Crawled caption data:
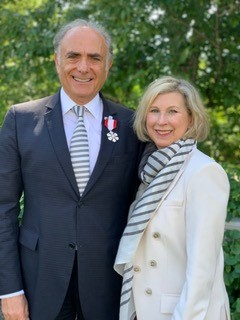 Calin and Elaine Rovinescu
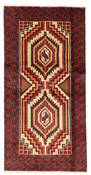 Baluch carpet RZZS281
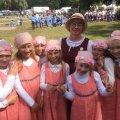 ИНТЕРВЬЮ RUSDELFI   Учитель музыки: на Певческом празднике нужна песня на русском языке. Наши дети почувствовали бы, что не просто в гостях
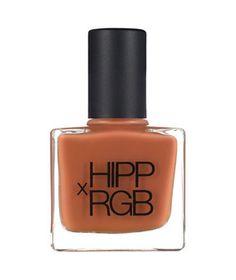 HIPPxRGB Nail Polish in T3 | hellostash.com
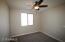 29009 N 148th Street, Scottsdale, AZ 85262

Exercise: Reproduce the data exactly, please, and omit its pictures.

Result:
 Calin and Elaine Rovinescu
 Baluch carpet RZZS281
 ИНТЕРВЬЮ RUSDELFI   Учитель музыки: на Певческом празднике нужна песня на русском языке. Наши дети почувствовали бы, что не просто в гостях
 HIPPxRGB Nail Polish in T3 | hellostash.com
 29009 N 148th Street, Scottsdale, AZ 85262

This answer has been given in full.